Apr 7, 10:00 AM

Meta's Llama 4 Behemoth Trails Google's Gemini 2.5 Pro in Coding Benchmarks with 72.9% Accuracy

Meta's Llama 4 series, including the Maverick and Scout models, has shown mixed performance across various benchmarks. On STEM-focused benchmarks, Llama 4 Behemoth reportedly outperforms GPT-4.5, Claude Sonnet 3.7, and Gemini 2.0 Pro, though results for Gemini 2.5 Pro remain unreported. Maverick achieved an average score of 55.8% on BigCodeBench-Full, comparable to GPT-4o-2024-05-13 and DeepSeek V3, but underperformed on coding-specific benchmarks such as Aider and Kscores.
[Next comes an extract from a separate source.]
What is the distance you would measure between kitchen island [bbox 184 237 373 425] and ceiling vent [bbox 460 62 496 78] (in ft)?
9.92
Llama 4 Scout and Maverick models demonstrated strong inference speeds with NVIDIA hardware and Apple's M3 Ultra, achieving up to 42,000 tokens per second on TensorRT-LLM with Blackwell B200 and 50 tokens per second on an M3 Ultra. However, their coding performance lagged behind competitors, including Google's Gemini 2.5 Pro, which excels in coding tasks with a 72.9% accuracy on the Aider benchmark and a 1 million token context window. Llama 4 Scout ranked 97th out of 192 models on BigCodeBench-Hard. Google's Gemini 2.5 Pro has been recognized for its coding capabilities, outperforming Claude Sonnet and OpenAI's GPT models on multiple benchmarks. It has become a prominent choice for real-world code editing and refactoring tasks. Despite its strengths, some users have noted the absence of a 2 million token context window in newer Gemini models, requiring reliance on older versions like Gemini 1.5 Pro for such features.